**Article**.
————————

In terms of the overall image of Japanese history textbooks, some also have critical views. My informants are not naïve enough to believe that textbooks are always written in an impartial tone. Yoshie sees the shadow of the governmental authority behind the textbook description: “textbooks tell what the state wants to convey and they do not tell us what they do not want us to know.” Also, Yurie claims that “because textbooks have to go through the governmental screen, they cannot be critical about Japan.” For Chie, this is also the case with other countries, especially South Korea, saying that “there are aspects we have to know regarding Korean history textbooks; they do not always tell the truth.” Saori believes that Japanese textbooks necessarily favor Japan.

————————

**What this exercise asks**.
a - Shorten the paragraph beginning "In terms of the overall image" from the passage on Japanese history textbooks into a bulleted list that keeps its main facts.
b - From the passage on Japanese history textbooks, transcribe word for word everything between "In terms of" and "necessarily favor Japan.", inclusive.

————————

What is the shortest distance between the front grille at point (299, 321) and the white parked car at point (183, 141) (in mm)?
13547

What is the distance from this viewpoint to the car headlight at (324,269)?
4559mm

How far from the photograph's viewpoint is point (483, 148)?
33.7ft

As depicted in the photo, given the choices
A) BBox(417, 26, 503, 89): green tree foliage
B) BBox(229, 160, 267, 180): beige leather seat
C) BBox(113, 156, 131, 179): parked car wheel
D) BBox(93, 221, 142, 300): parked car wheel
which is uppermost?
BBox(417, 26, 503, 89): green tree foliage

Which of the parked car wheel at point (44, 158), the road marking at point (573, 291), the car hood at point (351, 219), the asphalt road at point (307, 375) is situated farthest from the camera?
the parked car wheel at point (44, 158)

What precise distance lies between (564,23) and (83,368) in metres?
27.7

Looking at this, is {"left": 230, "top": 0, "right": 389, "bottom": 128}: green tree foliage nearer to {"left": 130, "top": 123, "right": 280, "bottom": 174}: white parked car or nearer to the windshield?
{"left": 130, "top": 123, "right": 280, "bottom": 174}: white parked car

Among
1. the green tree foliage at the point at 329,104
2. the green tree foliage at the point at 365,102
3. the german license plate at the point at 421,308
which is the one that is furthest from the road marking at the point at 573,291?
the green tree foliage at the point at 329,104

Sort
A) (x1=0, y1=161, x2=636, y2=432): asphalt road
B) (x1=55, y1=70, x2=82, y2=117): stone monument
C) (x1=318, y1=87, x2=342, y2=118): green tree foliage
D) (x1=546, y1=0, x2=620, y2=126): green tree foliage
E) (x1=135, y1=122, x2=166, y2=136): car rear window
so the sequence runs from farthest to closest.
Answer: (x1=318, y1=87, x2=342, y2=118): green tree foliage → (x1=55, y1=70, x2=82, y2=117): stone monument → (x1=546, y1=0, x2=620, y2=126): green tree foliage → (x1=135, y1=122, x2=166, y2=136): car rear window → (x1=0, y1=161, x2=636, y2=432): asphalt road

————————

**Answers for this exercise**.
a -
- Some informants view Japanese history textbooks critically and don't believe they are always impartial.
- Yoshie sees government authority behind them: textbooks tell what the state wants conveyed and leave out what it doesn't want known.
- Yurie says that because textbooks must pass a government screen, they can't be critical of Japan.
- Chie says the same applies to other countries, especially South Korea, whose textbooks don't always tell the truth.
- Saori believes Japanese textbooks necessarily favor Japan.

b -
In terms of the overall image of Japanese history textbooks, some also have critical views. My informants are not naïve enough to believe that textbooks are always written in an impartial tone. Yoshie sees the shadow of the governmental authority behind the textbook description: “textbooks tell what the state wants to convey and they do not tell us what they do not want us to know.” Also, Yurie claims that “because textbooks have to go through the governmental screen, they cannot be critical about Japan.” For Chie, this is also the case with other countries, especially South Korea, saying that “there are aspects we have to know regarding Korean history textbooks; they do not always tell the truth.” Saori believes that Japanese textbooks necessarily favor Japan.